Арлекин: Неважно. Важно, откуда.
Карелин: А как насчёт «Сынов Мицелия»? Существуют разные предположения по поводу целей этой таинственной группировки престарелых академиков. Хотелось бы услышать авторскую версию.
Арлекин: Кровожадные старички-интеллектуалы? Всё просто. Для меня они символизируют дремучую тупость академического образования. Это узколобая тля, которыми так легко управлять, подчиняя своим целям. Они настолько образованы, до того глубоко внедрены в специфические мелкие аспекты реальности, что утратили возможность видеть всю картину целиком. Образование, которое навязывает система, а так же деятельность научного мира, к которой система его принуждает, направлены в широкой перспективе на тотальный геноцид человечества. Это политика, нацеленная на уничтожение. У невежества есть две стороны. Одна – это быдло. Другая – умные, ясноглазые маргиналы. Это злые, безжалостные люди, не терпящие посягательств на свою личностную свободу, не выносящие скудоумия интеллектуальной элиты, ведущие кровавую и полную ментального насилия войну против маломудрых долбоёбов от культуры. И тут ещё большой вопрос, какая из этих сторон лицевая, а какая – оборотная. «Сыны Мицелия» воплощают инфернальную тупость интеллектуальной элиты. В противовес им, Гильдия Зачинателей – высшие звенья внекультурной иерархии. Это бесконечно мудрые и неподвластные нашему пониманию существа. Мотивы их поступков лежат далеко за пределами этики и морали бездуховного плебса. То, что они делают, может вызывать возмущение, но им на это глубоко плевать, поскольку они заняты комплиментацией нового бога, а мнение человечества их попросту не колышет. «Сыны Мицелия» и Гильдия Зачинателей – ярые антагонисты, но при этом, первые относятся ко вторым с шакальей опаской, а вторые к первым – с львиным снисхождением и презрением. А Крыса Клоаки, создавший и тех и других, подчиняет их своим интересам. Не спрашивай, каким.
Карелин: Книга пестрит самыми разными физическими и духовными уродствами, сценами извращённого насилия, сюрреальными событиями, но совершенно лишена эротики. Герои никак не проявляют свою сексуальность, и даже те немногочисленные проявления похоти, что всё-таки проскальзывают, написаны будто бы девственником. Что это – сексуальное закрепощение или же какой-то очередной эксперимент?

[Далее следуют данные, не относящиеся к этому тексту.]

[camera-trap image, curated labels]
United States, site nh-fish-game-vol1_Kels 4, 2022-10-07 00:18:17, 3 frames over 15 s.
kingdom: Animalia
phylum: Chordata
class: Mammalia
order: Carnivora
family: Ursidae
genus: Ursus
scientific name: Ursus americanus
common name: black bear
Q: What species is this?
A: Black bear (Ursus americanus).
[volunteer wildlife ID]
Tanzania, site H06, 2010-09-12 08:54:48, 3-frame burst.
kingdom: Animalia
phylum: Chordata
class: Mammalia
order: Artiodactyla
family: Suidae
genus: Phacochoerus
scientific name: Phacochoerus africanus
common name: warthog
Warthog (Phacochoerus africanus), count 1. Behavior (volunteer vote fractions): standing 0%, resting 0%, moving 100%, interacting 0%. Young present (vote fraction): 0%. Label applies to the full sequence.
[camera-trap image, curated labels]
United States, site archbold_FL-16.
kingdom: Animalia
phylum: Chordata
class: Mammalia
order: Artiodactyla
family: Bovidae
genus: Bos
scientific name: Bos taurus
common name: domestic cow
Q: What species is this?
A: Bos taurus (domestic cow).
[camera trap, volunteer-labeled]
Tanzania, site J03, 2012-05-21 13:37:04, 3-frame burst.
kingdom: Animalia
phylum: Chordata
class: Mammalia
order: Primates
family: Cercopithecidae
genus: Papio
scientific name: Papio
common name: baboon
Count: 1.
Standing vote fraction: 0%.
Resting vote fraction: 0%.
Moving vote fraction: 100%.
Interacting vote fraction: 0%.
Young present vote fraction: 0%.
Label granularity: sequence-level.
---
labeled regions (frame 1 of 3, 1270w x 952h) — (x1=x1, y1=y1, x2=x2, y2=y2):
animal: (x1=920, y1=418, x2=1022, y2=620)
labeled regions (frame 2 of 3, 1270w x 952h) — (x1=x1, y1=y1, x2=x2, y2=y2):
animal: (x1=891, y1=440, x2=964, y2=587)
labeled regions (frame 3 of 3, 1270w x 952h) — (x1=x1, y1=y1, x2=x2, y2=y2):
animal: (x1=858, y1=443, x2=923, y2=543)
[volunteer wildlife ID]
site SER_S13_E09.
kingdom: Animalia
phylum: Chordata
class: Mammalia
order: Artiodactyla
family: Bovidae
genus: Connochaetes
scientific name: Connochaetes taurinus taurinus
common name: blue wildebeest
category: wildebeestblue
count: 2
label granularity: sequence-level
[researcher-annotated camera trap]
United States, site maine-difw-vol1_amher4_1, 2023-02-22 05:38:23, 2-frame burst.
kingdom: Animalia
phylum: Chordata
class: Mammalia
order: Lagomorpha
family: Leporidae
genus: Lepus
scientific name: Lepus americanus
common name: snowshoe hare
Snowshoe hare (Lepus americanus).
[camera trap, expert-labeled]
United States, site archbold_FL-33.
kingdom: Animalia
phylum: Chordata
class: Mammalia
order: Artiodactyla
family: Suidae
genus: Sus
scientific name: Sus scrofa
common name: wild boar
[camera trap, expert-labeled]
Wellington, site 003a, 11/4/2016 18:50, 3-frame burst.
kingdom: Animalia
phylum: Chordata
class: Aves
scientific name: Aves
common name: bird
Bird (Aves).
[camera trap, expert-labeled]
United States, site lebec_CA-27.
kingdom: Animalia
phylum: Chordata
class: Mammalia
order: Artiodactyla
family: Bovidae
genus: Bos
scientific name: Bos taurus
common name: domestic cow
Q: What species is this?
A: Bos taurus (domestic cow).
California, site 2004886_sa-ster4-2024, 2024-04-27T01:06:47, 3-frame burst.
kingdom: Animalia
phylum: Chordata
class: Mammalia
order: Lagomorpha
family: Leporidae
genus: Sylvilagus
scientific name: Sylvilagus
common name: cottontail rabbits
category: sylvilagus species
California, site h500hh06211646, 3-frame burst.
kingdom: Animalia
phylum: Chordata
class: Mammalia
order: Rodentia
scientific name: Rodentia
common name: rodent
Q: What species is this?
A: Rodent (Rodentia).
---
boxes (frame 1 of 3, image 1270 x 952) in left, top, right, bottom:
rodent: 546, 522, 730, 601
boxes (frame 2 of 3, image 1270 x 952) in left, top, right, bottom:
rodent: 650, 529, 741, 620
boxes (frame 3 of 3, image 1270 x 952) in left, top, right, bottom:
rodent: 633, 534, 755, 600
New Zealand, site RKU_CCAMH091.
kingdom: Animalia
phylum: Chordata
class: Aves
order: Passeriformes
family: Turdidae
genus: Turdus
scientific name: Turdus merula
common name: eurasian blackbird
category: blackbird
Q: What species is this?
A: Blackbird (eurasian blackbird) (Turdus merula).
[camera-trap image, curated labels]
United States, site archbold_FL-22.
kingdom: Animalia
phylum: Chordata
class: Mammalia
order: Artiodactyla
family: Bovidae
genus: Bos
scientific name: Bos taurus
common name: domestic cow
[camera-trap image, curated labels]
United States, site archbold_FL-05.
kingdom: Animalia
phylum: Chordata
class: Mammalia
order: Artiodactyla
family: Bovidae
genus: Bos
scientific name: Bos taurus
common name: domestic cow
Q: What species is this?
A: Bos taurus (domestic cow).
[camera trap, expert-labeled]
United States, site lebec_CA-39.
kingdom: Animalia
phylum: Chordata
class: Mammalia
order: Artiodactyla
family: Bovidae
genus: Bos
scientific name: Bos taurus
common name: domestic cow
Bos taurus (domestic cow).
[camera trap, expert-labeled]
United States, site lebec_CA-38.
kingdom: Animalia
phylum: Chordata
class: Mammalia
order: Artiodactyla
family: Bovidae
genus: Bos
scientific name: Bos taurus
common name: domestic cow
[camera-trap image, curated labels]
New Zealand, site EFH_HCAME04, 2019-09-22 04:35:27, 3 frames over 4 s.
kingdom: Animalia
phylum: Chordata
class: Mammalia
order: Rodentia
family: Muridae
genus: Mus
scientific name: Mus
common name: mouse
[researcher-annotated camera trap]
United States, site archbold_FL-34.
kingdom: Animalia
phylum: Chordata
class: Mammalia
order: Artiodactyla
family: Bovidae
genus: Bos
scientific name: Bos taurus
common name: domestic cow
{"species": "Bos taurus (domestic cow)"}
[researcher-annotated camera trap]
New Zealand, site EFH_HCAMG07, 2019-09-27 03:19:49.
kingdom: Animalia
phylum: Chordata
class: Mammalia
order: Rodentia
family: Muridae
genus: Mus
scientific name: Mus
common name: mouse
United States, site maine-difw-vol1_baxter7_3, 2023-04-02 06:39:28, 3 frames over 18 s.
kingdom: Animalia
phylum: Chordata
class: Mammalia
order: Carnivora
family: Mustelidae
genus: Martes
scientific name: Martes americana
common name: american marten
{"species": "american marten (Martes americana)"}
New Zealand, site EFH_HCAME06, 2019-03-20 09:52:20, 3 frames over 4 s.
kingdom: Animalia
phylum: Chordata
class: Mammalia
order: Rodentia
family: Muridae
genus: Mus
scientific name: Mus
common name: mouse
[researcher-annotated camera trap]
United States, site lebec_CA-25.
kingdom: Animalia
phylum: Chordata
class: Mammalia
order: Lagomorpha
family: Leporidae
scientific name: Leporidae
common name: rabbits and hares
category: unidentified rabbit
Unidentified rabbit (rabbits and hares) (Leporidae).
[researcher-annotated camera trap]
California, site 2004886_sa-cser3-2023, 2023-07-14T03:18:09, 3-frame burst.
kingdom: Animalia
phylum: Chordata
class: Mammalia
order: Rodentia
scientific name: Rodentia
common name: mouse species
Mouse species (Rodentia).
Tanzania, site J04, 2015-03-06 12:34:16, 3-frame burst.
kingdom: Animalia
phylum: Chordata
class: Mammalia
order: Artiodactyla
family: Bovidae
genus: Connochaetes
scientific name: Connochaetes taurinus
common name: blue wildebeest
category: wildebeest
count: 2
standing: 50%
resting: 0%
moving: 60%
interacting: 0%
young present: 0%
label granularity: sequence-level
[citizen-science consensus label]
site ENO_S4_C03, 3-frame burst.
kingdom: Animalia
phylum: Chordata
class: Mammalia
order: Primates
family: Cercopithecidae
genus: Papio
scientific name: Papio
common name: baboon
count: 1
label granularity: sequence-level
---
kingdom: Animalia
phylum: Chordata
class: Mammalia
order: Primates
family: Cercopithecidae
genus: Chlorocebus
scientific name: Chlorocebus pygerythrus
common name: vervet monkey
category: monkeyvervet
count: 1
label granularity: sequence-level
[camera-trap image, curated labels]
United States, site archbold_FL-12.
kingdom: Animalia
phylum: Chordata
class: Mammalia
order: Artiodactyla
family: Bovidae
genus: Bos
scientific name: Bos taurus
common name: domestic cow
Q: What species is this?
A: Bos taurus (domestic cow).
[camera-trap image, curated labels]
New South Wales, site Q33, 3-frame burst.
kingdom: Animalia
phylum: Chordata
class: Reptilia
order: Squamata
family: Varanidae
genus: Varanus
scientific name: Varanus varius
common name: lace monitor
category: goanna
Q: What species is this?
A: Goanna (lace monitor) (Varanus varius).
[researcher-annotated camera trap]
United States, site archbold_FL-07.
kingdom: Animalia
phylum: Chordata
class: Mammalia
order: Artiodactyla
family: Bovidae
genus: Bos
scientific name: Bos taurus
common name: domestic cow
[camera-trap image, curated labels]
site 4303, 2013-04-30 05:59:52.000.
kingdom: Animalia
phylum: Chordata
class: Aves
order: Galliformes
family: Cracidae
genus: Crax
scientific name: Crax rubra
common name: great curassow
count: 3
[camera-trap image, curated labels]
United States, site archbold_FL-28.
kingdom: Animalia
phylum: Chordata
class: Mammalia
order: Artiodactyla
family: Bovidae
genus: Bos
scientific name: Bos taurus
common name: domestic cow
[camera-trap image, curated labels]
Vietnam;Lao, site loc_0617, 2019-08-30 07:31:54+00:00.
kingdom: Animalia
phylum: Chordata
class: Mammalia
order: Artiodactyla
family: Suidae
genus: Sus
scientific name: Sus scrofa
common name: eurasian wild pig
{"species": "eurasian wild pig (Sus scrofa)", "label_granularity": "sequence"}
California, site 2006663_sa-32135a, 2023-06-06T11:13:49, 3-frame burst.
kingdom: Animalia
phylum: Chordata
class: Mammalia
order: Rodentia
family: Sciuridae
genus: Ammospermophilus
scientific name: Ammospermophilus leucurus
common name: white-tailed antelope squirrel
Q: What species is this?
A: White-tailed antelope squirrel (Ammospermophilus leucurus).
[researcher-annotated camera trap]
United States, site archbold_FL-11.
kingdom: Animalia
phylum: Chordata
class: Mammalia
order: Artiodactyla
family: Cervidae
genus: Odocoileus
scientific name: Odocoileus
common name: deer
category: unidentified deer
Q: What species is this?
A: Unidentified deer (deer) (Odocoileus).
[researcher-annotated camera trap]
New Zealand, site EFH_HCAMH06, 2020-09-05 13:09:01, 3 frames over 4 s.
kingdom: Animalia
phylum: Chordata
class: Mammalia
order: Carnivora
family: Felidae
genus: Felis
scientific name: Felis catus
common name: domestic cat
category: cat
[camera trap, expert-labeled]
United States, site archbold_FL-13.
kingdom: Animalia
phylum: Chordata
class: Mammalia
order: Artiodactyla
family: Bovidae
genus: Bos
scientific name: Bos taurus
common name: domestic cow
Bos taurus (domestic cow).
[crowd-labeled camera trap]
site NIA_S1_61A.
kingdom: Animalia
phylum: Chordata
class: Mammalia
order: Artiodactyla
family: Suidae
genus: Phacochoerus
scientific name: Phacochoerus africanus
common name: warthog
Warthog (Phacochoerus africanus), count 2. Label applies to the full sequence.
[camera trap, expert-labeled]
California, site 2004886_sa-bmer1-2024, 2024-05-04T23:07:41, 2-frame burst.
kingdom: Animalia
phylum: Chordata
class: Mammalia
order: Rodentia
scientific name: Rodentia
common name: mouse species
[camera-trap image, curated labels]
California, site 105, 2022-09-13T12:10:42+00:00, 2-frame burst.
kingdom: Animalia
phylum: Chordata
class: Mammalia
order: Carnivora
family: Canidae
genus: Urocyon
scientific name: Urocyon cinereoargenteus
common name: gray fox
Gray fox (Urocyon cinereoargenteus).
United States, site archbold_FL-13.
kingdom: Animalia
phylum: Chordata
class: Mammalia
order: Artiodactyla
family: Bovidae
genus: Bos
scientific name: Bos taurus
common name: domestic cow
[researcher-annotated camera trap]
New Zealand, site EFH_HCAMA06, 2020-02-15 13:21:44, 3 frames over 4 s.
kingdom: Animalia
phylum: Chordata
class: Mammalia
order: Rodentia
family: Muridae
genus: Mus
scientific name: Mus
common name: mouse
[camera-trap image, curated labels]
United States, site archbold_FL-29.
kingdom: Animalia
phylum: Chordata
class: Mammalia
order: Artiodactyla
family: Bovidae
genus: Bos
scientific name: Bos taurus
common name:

Арлекин: Ну, я испытываю естественное здоровое любопытство к извращениям в любом виде. Но при этом мне не интересно поднимать вопросы соития. Отчасти, потому что, из темы высосаны все соки, хехе – прочти первую главу «Автокатастрофы». Баллард опубликовал роман в семьдесят третьем в Англии, а американский издатель вернул рукопись с ремаркой «книга явно написана патологическим психопатом». С другой стороны, игнорирование темы секса избавляет меня от какого-то процента обвинений в эпатировании читателя и создаёт некое формальное ограничение, позволяющее сконцентрировать мысль в более плотный поток. Странный Гриб, блуждая по своему мицелиальному интернету, одержим темой инцеста и других видов неестественного кровосмешения, но все его мысли об этих извращениях отстранённы – он не понимает людей и не испытывает никаких эмоций. А другие персонажи заняты массой дел – им некогда думать о применении своих гениталий. К тому же мне было очень интересно создавать шокирующие сцены экспериментов Гильдии, лишённые эротизма. Для них это научные опыты, пусть и замешанные на оплодотворении женщины. Сексуальность героев мне бы только мешала. Мир вокруг них должен был сильно отличаться от привычной нам реальности, а любые проявления зова плоти очень уж близки нам, даже если они глубоко порочны и извращённы. Я старался создать андрогинный ад. Вспомни сцену, когда Кира рожает дитя Гриба, и из её разбухших грудей бьют фонтаном жидкие фекалии.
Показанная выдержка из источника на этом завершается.